企業はクラウドデータのセキュリティに不安――米調査(ITmedia)
日本企業にクラウド化を訴求するGoogle

 自社運用のシステムに比べて、外部からの不正アクセスを見つける方法がないのではないかというものである。これまでのようにファイアーウォールの内側の中のイントラネットのようなものならば、アクセス者はログから特定できるが、ファイアーウォールの外側からはアカウントが流出した場合、どこからでもアクセス可能になるからというものであろう。


 しかしクラウドのシステムであっても、アクセスする場所や機器を制限することはできる。いきなりネット上にすべてのデータがオープンにされるというわけではない。やはり手元にあれば管理できるが、クラウドのどこのサーバーにデータがあるというのが特定できなければ心理的に不安だ、というものだろう。手元にあれば、いざとなったら回線を引き抜けばデータが保護できるとでもいうのだろうか。ゾンビアカンウントが心配というのは、フリーで登録できるようなWebサービスの場合であろう。簡単に登録できるために、そもそも登録したことさえも忘れていて、そこに置いたデータやコメントなども放置状態になる。そのアカウントがなりすましで使われるという危険がないわけではないだろう。したがって放置されたアカウントが心配だというのはクラウドの問題ではなく、単なるユーザ管理の問題である。退職者のアカウントは期限が来たら自動的に失効するように設定すべきであろう。


 自分はクラウドの管理者になったことはないが、サーバー管理者ならある。大概の作業はリモートで設定できて困らないが、一番怖いのは物理的障害である。いつ起こるかかわらない不慮の停電、強風、大雨、地震の影響、電源異常、ディスク障害など、現場に行かなければ対処できないものである。しかしクラウドに移行できれば、少なくともこれらの障害からは解放されるだろう。
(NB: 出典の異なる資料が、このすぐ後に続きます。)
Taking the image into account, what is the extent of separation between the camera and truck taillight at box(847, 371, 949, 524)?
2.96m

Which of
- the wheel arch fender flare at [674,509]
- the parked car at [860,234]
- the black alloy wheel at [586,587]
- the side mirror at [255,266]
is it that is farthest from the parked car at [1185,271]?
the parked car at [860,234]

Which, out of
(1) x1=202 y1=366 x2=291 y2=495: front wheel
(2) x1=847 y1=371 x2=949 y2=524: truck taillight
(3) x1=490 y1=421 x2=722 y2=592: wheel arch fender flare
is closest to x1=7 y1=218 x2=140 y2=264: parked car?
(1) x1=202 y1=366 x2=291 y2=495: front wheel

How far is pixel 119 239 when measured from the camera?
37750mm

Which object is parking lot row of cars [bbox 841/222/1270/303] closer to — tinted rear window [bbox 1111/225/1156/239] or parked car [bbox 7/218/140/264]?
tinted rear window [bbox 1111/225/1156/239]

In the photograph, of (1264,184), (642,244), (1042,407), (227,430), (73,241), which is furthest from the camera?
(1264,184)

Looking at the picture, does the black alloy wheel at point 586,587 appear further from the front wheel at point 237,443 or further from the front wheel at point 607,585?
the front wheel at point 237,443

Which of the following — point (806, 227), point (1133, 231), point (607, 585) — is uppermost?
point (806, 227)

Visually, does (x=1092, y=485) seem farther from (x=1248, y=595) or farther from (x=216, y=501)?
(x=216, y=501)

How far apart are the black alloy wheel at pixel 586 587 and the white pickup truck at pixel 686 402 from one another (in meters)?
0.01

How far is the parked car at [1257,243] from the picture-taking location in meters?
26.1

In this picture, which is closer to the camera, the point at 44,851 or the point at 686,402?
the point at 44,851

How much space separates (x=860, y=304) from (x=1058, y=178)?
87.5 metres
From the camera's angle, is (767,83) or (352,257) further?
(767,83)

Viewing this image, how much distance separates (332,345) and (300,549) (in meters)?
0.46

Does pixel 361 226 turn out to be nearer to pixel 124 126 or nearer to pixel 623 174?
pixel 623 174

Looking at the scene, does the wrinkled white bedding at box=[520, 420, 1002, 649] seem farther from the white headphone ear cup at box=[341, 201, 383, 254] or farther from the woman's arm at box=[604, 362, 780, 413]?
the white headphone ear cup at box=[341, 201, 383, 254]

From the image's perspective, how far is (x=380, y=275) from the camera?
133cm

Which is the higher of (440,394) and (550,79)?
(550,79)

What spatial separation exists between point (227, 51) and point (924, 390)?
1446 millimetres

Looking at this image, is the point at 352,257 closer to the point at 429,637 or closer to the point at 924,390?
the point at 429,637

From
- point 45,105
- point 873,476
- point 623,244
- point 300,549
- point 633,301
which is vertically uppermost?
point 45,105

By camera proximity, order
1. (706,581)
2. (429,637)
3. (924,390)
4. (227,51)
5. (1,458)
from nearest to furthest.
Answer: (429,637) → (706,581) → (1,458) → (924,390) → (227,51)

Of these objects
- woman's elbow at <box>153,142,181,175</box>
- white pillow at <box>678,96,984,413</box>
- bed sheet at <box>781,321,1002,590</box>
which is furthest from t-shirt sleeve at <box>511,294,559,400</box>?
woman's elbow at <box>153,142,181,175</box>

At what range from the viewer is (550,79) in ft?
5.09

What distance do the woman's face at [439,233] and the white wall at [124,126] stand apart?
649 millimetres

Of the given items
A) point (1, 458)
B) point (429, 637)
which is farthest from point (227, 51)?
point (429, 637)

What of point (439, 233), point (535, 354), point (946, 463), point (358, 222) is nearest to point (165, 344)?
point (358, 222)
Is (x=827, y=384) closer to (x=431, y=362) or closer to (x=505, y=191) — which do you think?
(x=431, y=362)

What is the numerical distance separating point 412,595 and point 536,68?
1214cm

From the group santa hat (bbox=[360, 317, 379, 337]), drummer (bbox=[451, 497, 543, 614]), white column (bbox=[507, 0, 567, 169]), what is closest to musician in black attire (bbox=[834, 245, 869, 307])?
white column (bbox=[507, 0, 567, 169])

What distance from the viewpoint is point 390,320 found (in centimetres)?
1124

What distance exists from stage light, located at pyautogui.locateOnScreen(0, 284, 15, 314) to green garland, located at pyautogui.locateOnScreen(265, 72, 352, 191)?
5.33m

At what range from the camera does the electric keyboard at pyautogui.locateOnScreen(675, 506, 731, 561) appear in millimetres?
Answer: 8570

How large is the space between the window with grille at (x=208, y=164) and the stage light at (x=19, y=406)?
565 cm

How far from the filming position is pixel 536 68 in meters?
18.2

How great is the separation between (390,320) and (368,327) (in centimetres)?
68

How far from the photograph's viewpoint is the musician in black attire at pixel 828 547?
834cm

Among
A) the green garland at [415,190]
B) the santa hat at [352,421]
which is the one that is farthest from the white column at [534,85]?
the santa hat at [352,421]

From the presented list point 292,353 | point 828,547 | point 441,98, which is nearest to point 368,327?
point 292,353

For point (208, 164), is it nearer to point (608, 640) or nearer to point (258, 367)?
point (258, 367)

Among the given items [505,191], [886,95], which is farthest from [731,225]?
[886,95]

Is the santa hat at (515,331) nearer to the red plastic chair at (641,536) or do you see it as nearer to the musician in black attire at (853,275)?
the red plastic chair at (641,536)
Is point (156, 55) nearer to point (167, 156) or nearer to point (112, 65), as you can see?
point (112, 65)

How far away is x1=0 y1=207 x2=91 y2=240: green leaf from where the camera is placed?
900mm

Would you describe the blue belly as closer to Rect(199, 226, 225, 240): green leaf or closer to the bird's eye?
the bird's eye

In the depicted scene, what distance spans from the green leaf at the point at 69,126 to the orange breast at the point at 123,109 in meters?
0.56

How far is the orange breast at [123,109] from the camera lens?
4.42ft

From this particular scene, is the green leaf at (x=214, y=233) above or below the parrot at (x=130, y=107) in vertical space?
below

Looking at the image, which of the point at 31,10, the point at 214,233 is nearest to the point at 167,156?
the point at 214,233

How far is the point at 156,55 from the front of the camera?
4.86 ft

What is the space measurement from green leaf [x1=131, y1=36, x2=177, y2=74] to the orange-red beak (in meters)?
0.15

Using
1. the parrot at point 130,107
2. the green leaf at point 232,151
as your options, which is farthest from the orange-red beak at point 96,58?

 さてGoogleクラウド化を推進して日本にもプッシュしてきているが、GoogleクラウドはやはりGoogle Apps中心のようである。つまりアプリケーションユーザが主であって、システム管理、運用の部分は少ない。同じクラウドといっても、インフラを提供するイメージのAmazonとはやや異なる。セキュリティが不安視されるのは、どちらかといえばAmazon型の方だろう。「クラウドデータのセキュリティが不安」といっても、実はいろいろなレベルがあるので、心理的な不安や責任所在の議論とはまた分けて考えるべきような気がする。